One of the greatest dangers for German culture and morality is the so-called nudity movement. Greatly as it is to be welcomed in the interest of the public health, that ever wider circles, especially of the metropolitan population, are striving to make the healing power of sun and air and water serviceable to their body, as greatly must the so-called nudity movement be disapproved of as a cultural error. Among women the nudity kills natural modesty; it takes from men their respect for women, and thereby destroys the prerequisite for any genuine culture. It is therefore expected of all police authorities that, in support of the spiritual powers developed through the national movement, they take all police measures to destroy the so-called nude culture. Hermann Göring, 1933 Nazi edict

On 3 March 1933, the Prussian Ministry of Interior issued a circular to "combat the nudist movement". But with former German military officer, manager and teacher of the German Army Sport School in Wünsdorf—Hans Surén [de], the Reich Minister of Food and Agriculture Walter Darré and, in the end, with strength in the paramilitary SS, the Freikörperkultur found new supporters again. Some sources state that Himmler and the SS supported Naturism.[11] The first naturist Olympic Games took place in Thielle in Switzerland in August 1939. In the German Reich, the ban on nude bathing was relaxed by the Reich Ordinance of 10 July 1942, when nobody had to see it (valid in the West Germany until the 1960s, in East Germany until 1990). During the National Socialist era there was also a "racial nude culture", the best-known representative of which was the sport campaigner and author Hans Surén,[1] who glorified body ideals of the National Socialist's, and would later become honorary member of the Deutscher Verband für Freikörperkultur (DFK) (German Association for Free Body Culture). In 1940 the first color picture books appeared with depictions of martial nudity, such as by the sculptor Arno Breker.
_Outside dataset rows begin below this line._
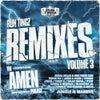 Bun Babylon feat. Tenor Fly and Blackout J.A (DJ Hybrid Remix)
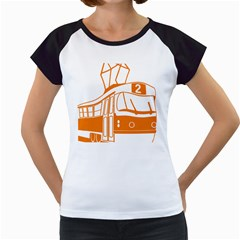 Tramway Transportation Electric Women s Cap Sleeve T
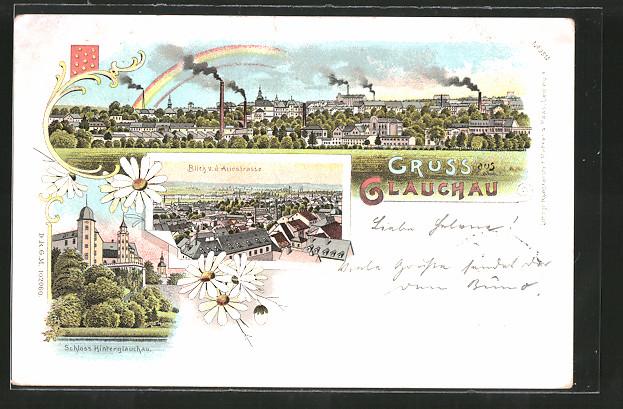 Lithographie Glauchau, Schloss Hinterglauchau, Blick von der Auestrasse auf die Stadt, Ortspanorama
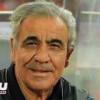 التونسي فوزي البنزرتي يخلف معلول في تدريب نسور قرطاج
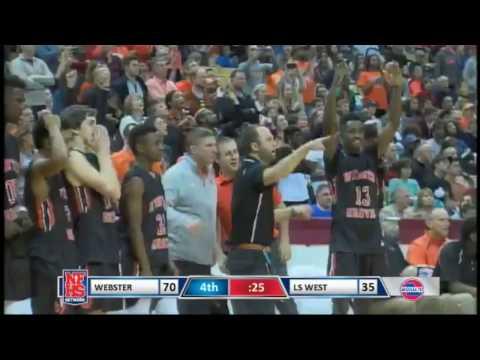 2017 Webster Groves Basketball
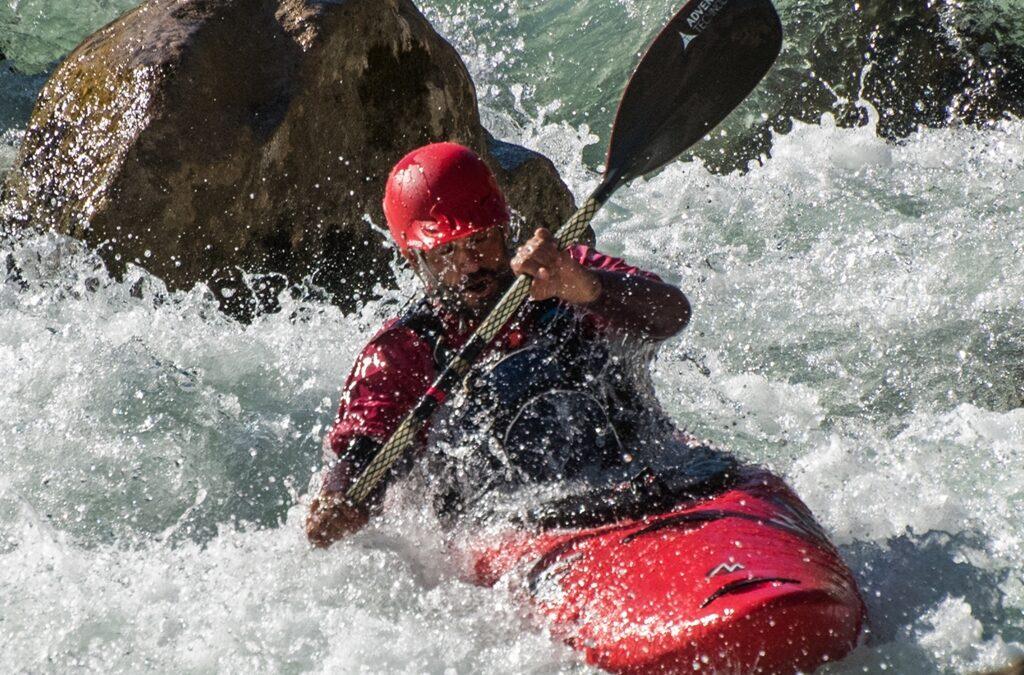 Acción formativa – Iniciación al piragüismo de aguas bravas 2019 del 4 al 27 de septiembre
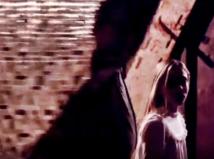 """Promo for Criminal Minds Episode 11x14, """"Hostage"""""""
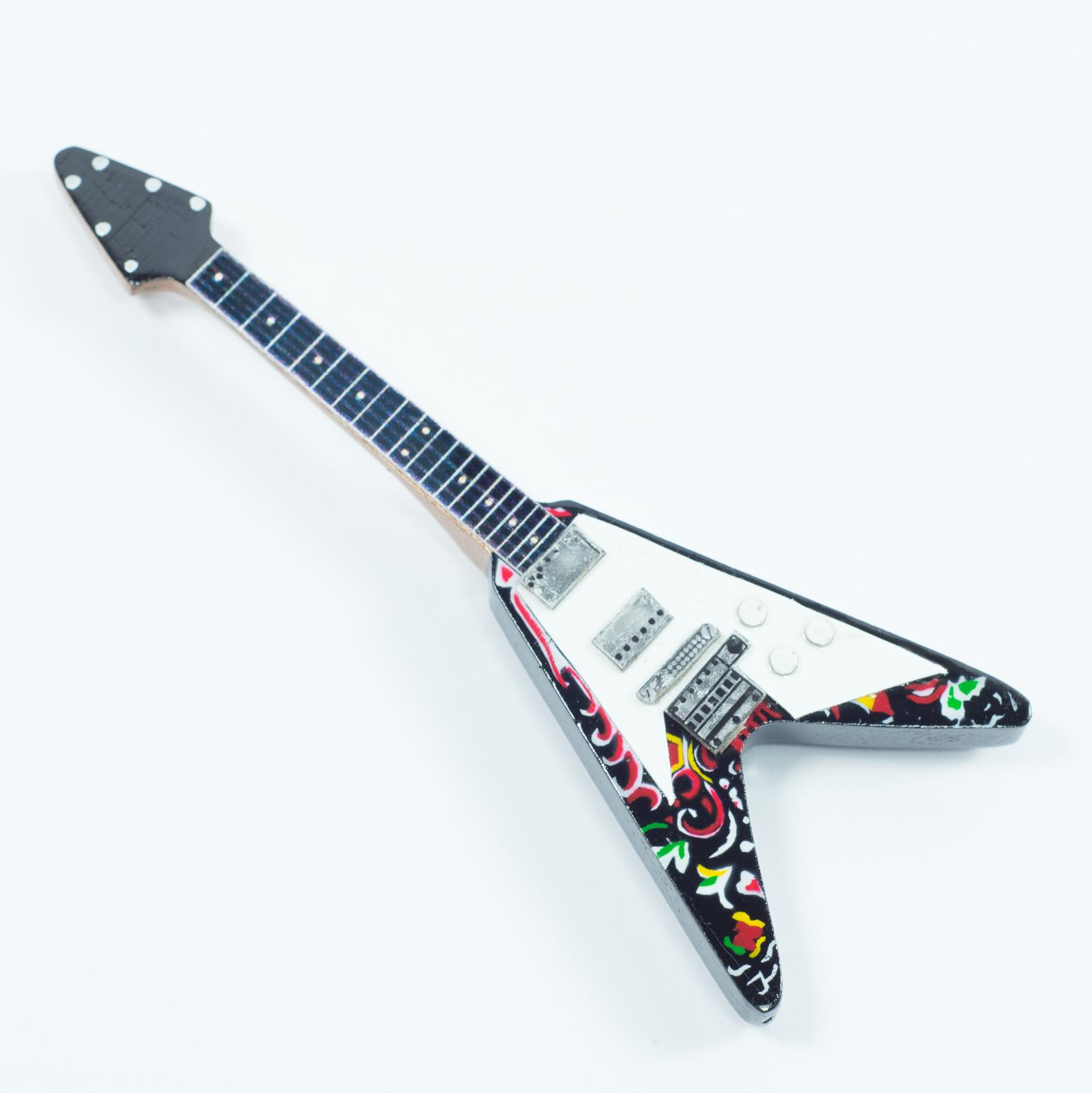 Guitar Shaped Magnet For Fridge - Jimi Hendrix - Flying V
From 1945 to present[edit]

Young East German women at a naturist beach in Rostock, 1988
At the Herzsprung naturist FKK lake park in Brandenburg state, Germany; one of the most popular FKK bathing parks in the Angermünde district. Here the workers in long and prolonged labour of the Angermünde district works for agricultural technology created a leisure and recreation centre for everyone (photo dated August 1983)
East German nude beach at the Bay of Wismar, 1984

In 1949, the Deutscher Verband für Freikörperkultur (DFK) (German Association for Free Body Culture) was founded, which today is a member of the German Olympic Sport Federation (DOSB) and the largest member of the International Naturist Federation (INF).

The first naturist holiday resorts were opened around 1950 in France (Centre-Hélio-Marin in Montalivet-les-Bains, Aquitaine, France).
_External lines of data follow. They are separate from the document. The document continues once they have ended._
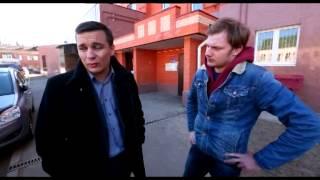 Коллективное управление - Opel Zafira Tourer - АВТО ПЛЮС
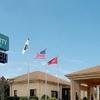 Quality Inn Airport/Graceland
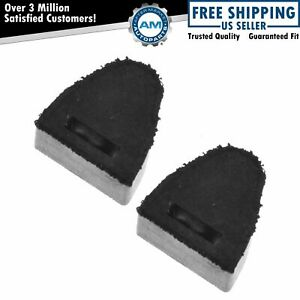 Dorman Tailgate Bumper Stop Driver Passenger Pair Of 2 For Chevy Gmc Hummer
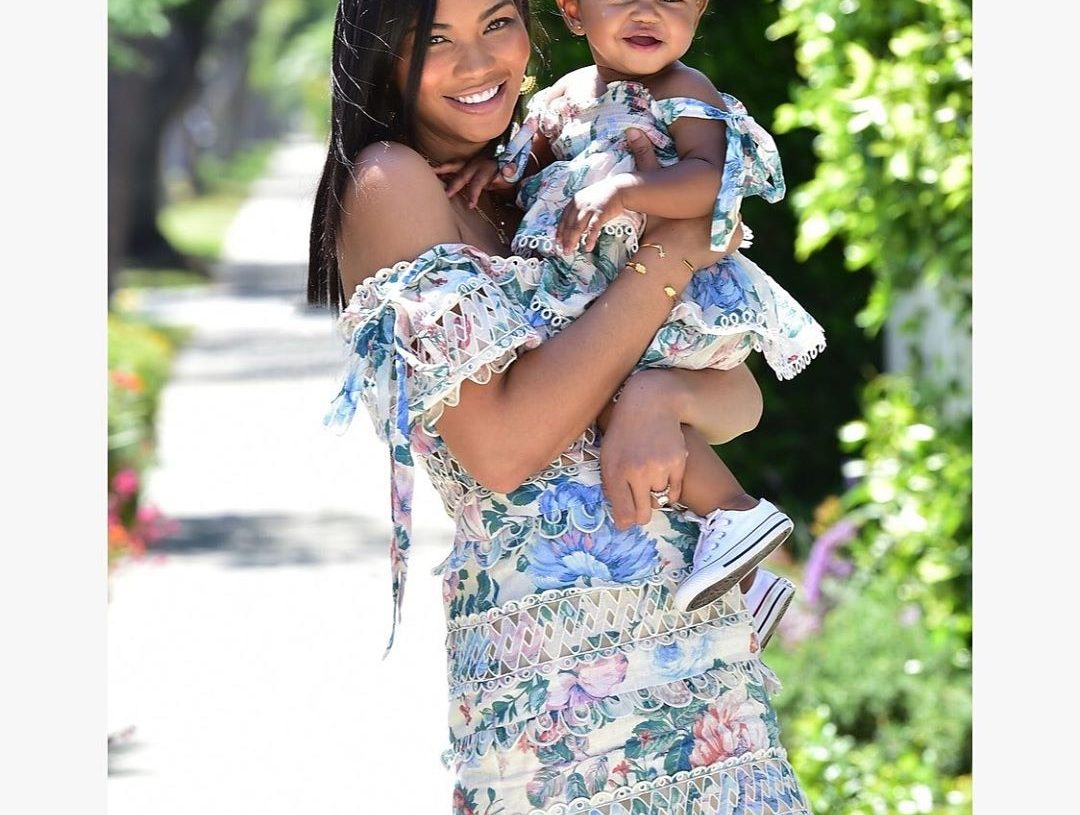 Image result for chanel iman pregnant baby 2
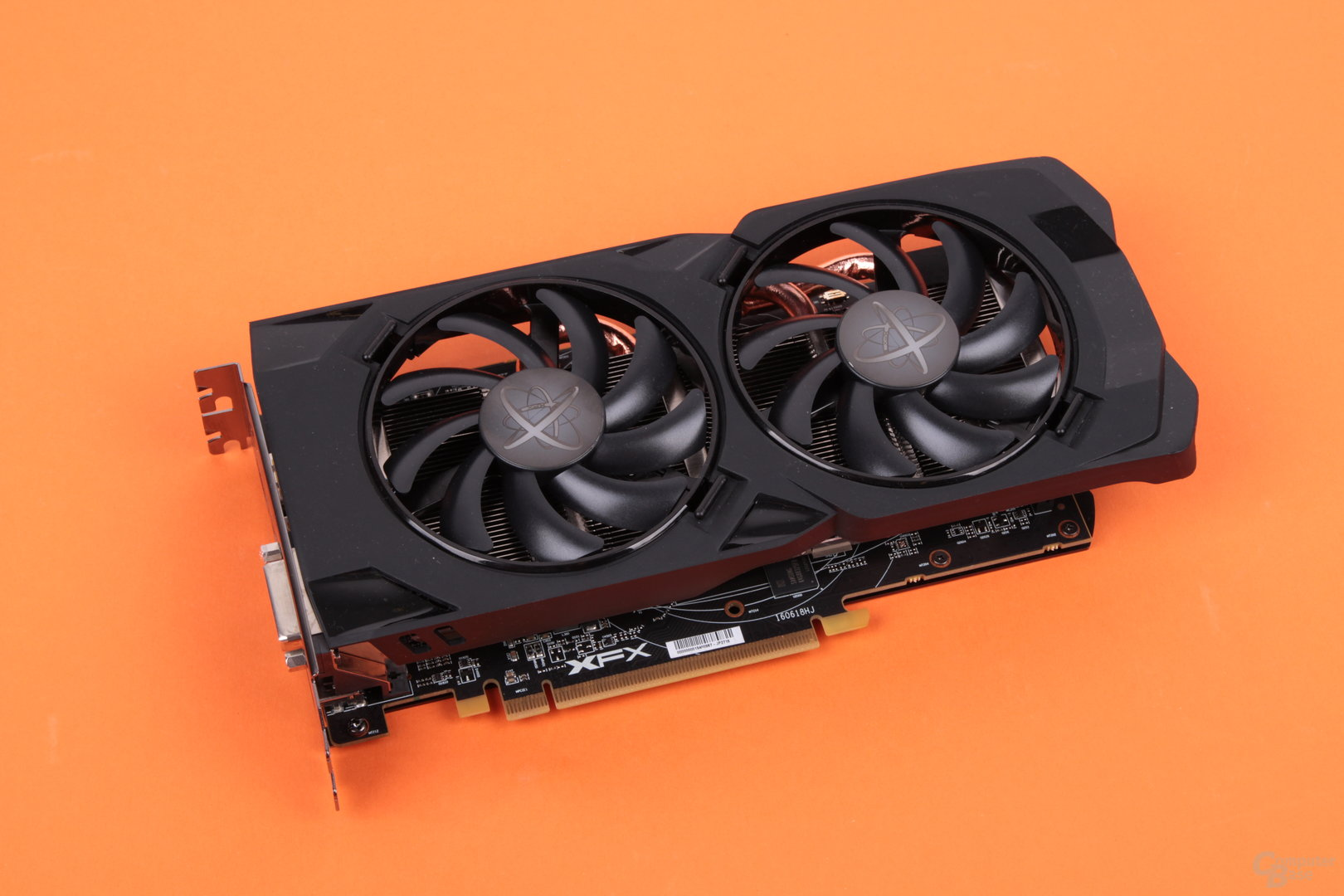 XFX Radeon RX 480 RS
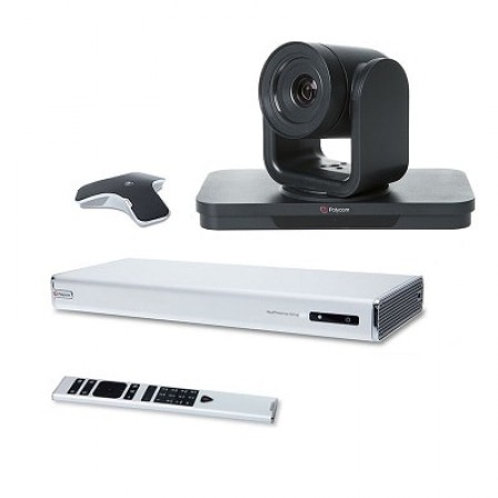 Video Conference, Poly, Group 310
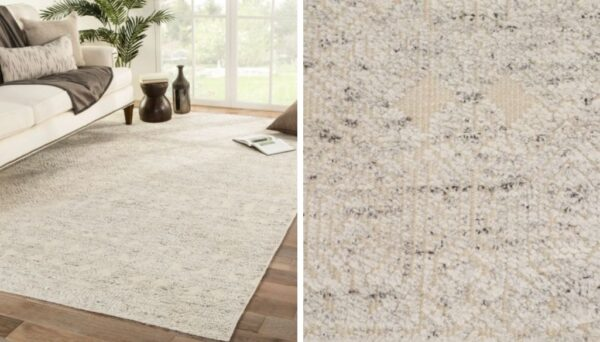 Things to Keep In Mind While Buying 8×11 Rug for Home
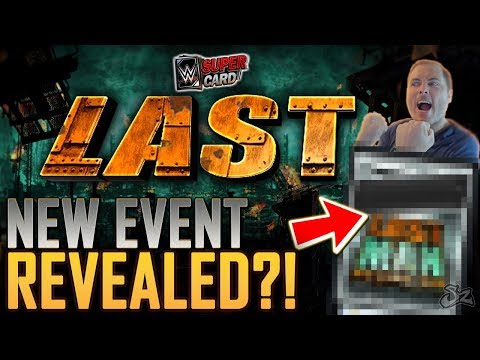 LAST MAN STANDING EVENT REVEALED!! AJ STYLES FLASH EVENT COMING! | WWE SuperCard S4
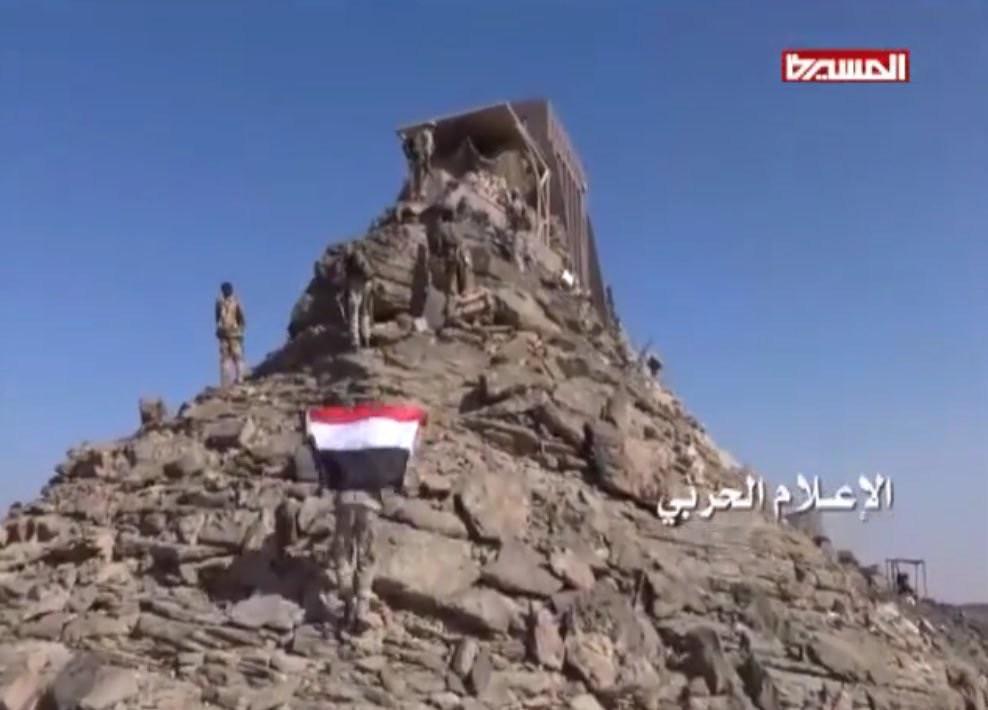 Бойцы Йеменской армии и отряды хуситов захватили базу в Саудовской Аравии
The nude beach in Kampen on the island of Sylt in Germany was particularly popular due to extensive media coverage. FKK resorts in Yugoslavia, France and on the Baltic Seacoast became popular holiday places. Naturist organizations gained many new members in the 1960s.[12]

Social nudism and FKK-inspired naturism was particularly popular in East Germany, possibly because of a more secular cultural development.[13] It had ties to the workers' movement and became a symbol for people to escape a repressive state.[1]

In the later decades of the 20th century, naturism became very popular outside Germany. Beach culture was often intermixed – nude and dressed people would swim together and nudity was widely tolerated.[1]

One popular form of Freikörperkultur is Nacktwanderung, literally translated as Naked hike, where a walking group will collectively hike through the open countryside,[14] which is possible in Germany due to the liberal laws on non-sexual public nudity. This attitude does extend to Austria, where FKK culture enjoys a high degree of public acceptance,[15] but not to the German-speaking regions of Switzerland.[14]


In response to an influx of German FKK enthusiasts crossing the Alps, the Swiss canton of Appenzell Innerrhoden, which became a popular destination for naked hiking, created laws making nude hiking illegal in 2009.[16] Local regulatory authorities punished public nudity with fines, which many naked ramblers refused to pay.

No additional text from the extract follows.